### Task input
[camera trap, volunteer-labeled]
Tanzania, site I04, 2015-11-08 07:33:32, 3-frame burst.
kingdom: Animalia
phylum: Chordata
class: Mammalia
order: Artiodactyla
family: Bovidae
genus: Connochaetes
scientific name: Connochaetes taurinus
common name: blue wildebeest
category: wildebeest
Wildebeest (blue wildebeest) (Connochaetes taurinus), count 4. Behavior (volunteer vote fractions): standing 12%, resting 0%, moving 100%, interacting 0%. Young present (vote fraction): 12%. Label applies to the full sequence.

### Activity
Word for word, write out every entry shown above.

### Solution for this problem
[camera trap, volunteer-labeled]
Tanzania, site I04, 2015-11-08 07:33:32, 3-frame burst.
kingdom: Animalia
phylum: Chordata
class: Mammalia
order: Artiodactyla
family: Bovidae
genus: Connochaetes
scientific name: Connochaetes taurinus
common name: blue wildebeest
category: wildebeest
Wildebeest (blue wildebeest) (Connochaetes taurinus), count 4. Behavior (volunteer vote fractions): standing 12%, resting 0%, moving 100%, interacting 0%. Young present (vote fraction): 12%. Label applies to the full sequence.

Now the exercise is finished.